IF 2.9 3区 生物学 Q2 BIOCHEMICAL RESEARCH METHODS Pub Date : 2024-09-05 DOI: 10.1186/s12859-024-05919-y
Stephan Weißbach, Jonas Milkovits, Stefan Pastore, Martin Heine, Susanne Gerber, Hristo Todorov

Background: Gene expression and alternative splicing are strictly regulated processes that shape brain development and determine the cellular identity of differentiated neural cell populations. Despite the availability of multiple valuable datasets, many functional implications, especially those related to alternative splicing, remain poorly understood. Moreover, neuroscientists working primarily experimentally often lack the bioinformatics expertise required to process alternative splicing data and produce meaningful and interpretable results. Notably, re-analyzing publicly available datasets and integrating them with in-house data can provide substantial novel insights. However, such analyses necessitate developing harmonized data handling and processing pipelines which in turn require considerable computational resources and in-depth bioinformatics expertise.

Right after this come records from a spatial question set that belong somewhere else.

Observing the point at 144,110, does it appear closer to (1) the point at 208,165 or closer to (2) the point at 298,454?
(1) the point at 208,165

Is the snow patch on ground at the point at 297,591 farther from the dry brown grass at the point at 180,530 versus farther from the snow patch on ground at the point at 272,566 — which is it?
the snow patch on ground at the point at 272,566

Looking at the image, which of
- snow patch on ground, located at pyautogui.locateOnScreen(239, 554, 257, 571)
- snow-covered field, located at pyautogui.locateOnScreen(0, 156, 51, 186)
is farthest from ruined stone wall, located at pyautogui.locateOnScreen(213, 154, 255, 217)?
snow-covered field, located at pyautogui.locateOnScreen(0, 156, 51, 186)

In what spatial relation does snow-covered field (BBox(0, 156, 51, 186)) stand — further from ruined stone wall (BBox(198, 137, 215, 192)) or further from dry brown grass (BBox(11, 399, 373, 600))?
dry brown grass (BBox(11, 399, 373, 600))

Results: Here, we present Cortexa-a comprehensive web portal that incorporates RNA-sequencing datasets from the mouse cerebral cortex (longitudinal or cell-specific) and the hippocampus. Cortexa facilitates understandable visualization of the expression and alternative splicing patterns of individual genes. Our platform provides SplicePCA-a tool that allows users to integrate their alternative splicing dataset and compare it to cell-specific or developmental neocortical splicing patterns. All standardized gene expression and alternative splicing datasets can be downloaded for further in-depth downstream analysis without the need for extensive preprocessing.

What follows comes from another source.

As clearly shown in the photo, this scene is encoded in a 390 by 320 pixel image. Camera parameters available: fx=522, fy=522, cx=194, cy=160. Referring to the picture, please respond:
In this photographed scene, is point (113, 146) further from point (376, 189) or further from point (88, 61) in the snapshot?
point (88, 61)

Conclusions: Cortexa provides a robust and readily available resource for unraveling the complexity of gene expression and alternative splicing regulatory processes in the mouse brain. The data portal is available at https://cortexa-rna.com/.

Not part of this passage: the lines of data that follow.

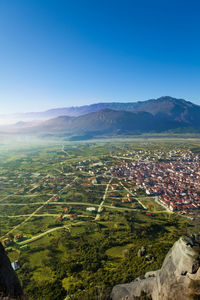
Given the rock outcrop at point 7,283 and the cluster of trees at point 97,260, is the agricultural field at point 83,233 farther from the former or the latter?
the rock outcrop at point 7,283

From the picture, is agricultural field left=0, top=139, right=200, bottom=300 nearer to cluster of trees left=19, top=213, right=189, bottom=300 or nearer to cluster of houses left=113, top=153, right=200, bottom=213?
cluster of trees left=19, top=213, right=189, bottom=300

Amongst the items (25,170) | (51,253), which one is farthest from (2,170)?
(51,253)

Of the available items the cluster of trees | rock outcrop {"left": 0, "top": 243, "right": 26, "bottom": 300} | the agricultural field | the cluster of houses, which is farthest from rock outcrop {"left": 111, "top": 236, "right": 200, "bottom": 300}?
the cluster of houses

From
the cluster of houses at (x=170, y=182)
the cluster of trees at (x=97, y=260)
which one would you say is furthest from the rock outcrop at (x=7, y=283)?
Answer: the cluster of houses at (x=170, y=182)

背景:基因表达和替代剪接是受到严格调控的过程,它们影响着大脑的发育,并决定着分化神经细胞群的细胞特性。尽管有多种有价值的数据集,但人们对许多功能影响,尤其是与替代剪接有关的功能影响,仍然知之甚少。此外,主要从事实验工作的神经科学家往往缺乏处理替代剪接数据并得出有意义和可解释的结果所需的生物信息学专业知识。值得注意的是,重新分析公开数据集并将其与内部数据整合,可以提供大量新的见解。然而,这类分析需要开发统一的数据处理和加工管道,而这反过来又需要大量的计算资源和深入的生物信息学专业知识:在此,我们介绍了Cortexa--一个整合了小鼠大脑皮层(纵向或细胞特异性)和海马的RNA测序数据集的综合门户网站。Cortexa 可使单个基因的表达和替代剪接模式可视化。我们的平台提供的 SplicePCA 工具允许用户整合他们的替代剪接数据集,并将其与细胞特异性或发育期新皮质剪接模式进行比较。所有标准化的基因表达和替代剪接数据集都可以下载,以便进一步进行深入的下游分析,而无需进行大量的预处理:结论:Cortexa 为揭示小鼠大脑中基因表达和替代剪接调控过程的复杂性提供了一个强大且随时可用的资源。数据门户网站:https://cortexa-rna.com/。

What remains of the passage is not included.